-- Excerpted passage --
This weekend we will celebrate the most American of holidays, Independence Day, the Fourth of July. It brings to mind another holiday, three months ago.

On the morning of March 16, I woke up at 5 in a sweat. This is a relatively normal occurrence for me as we prepare for St. Patrick’s Day, but this year was different. I immediately pulled up notifications about crowds of St. Patrick’s Day revelers in cities like Chicago. The optics were horrifying. Panic set in. We were about to operate one of the busiest Irish pubs in New England just as the pandemic was hitting Maine.

I fired off emails to my Guinness distributor, local community leaders, the mayor and the city manager. A rival Irish pub and a brewpub across the street decided to close. I posted our decision to close. The city manager followed with a curfew an hour later. By the end of the week, bars and restaurants across Maine and the country were closed. Irish pubs’ initiative and the disaster that would have been St. Patrick’s Day had finally been enough to convince authorities to act.

During the first month with the whole country locked down, stories of togetherness were everywhere. It felt like the America I know and love, people of all types joining together to defeat a threat to all that we love.

This weekend we will celebrate another holiday, the birth of our great nation, during what is among the greatest challenges of our lifetimes. Three months after St. Patrick’s Day, any sense of togetherness has completely evaporated. As the weather got warm, we went from ignoring social distancing to defiantly refusing to wear masks to becoming openly confrontational. As more and more people go out to restaurants and bars, the rest of the country is seeing a surge in cases. Unless we get our act together, Maine will become one of those hot spots because we will be filled with tourists from areas in the country with far more cases.

Individual freedom is a fundamental American right, but what makes us strong as a nation is coming together to defeat a threat to that freedom. Until a vaccine is developed and widely distributed, we have to use proven means to contain and reduce this deadly disease. Only social distancing and contact tracing have proven to reduce transmission of COVID-19. Masks help by reducing breath aerosol by 50 to 90 percent depending on the type of covering used. Being outside also helps because outside there is more airflow, dispersing droplets from speaking and breathing, but it only reduces transmission. We still need to keep distanced and wear masks when greeting strangers.

-- Source material --
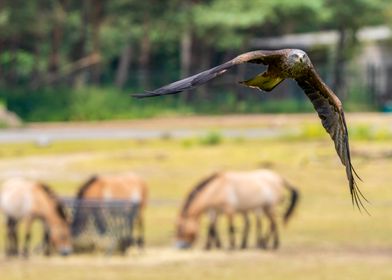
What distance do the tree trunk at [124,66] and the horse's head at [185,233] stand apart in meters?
39.8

-- Task to carry out --
Resume the essay about the pandemic and the Fourth of July, writing on from its final sentence. The data has no connection to the essay.

-- Answer to the problem --
It is selfish if you refuse to wear a mask, because the mask reduces the likelihood you give the virus to someone else. It is not a shield. By wearing a mask and keeping at least 6 feet apart, you are telling strangers that you care about them. That is what it means to be American!

Restaurants and bars are running out of money and need to earn forgiveness of Paycheck Protection Program loans. Unfortunately, responsible operators who adhere to guidelines lose money because they are operating at less than half of their capacity – with rents and expenses at full capacity. So many try to get away with fitting more people in, waiting for someone to tell them to do the right thing. The problem is if you fail to space your tables 6 feet apart, ensure that customers wear masks when not consuming food and beverages, sanitize surfaces after every use and take reservations with customers’ contact information, you are hurting yourself, your employees and your customers.

If all of this is going to work, government leaders have to provide restaurants and bars with the financial relief they need to keep their businesses going without operating irresponsibly. Incentivize them to do the right thing, not risk the lives of their customers and employees. The alternative is economic devastation, and that isn’t very American.

This is our American moment. Beginning this Fourth of July weekend, let’s turn this around and do what it takes to defeat COVID-19!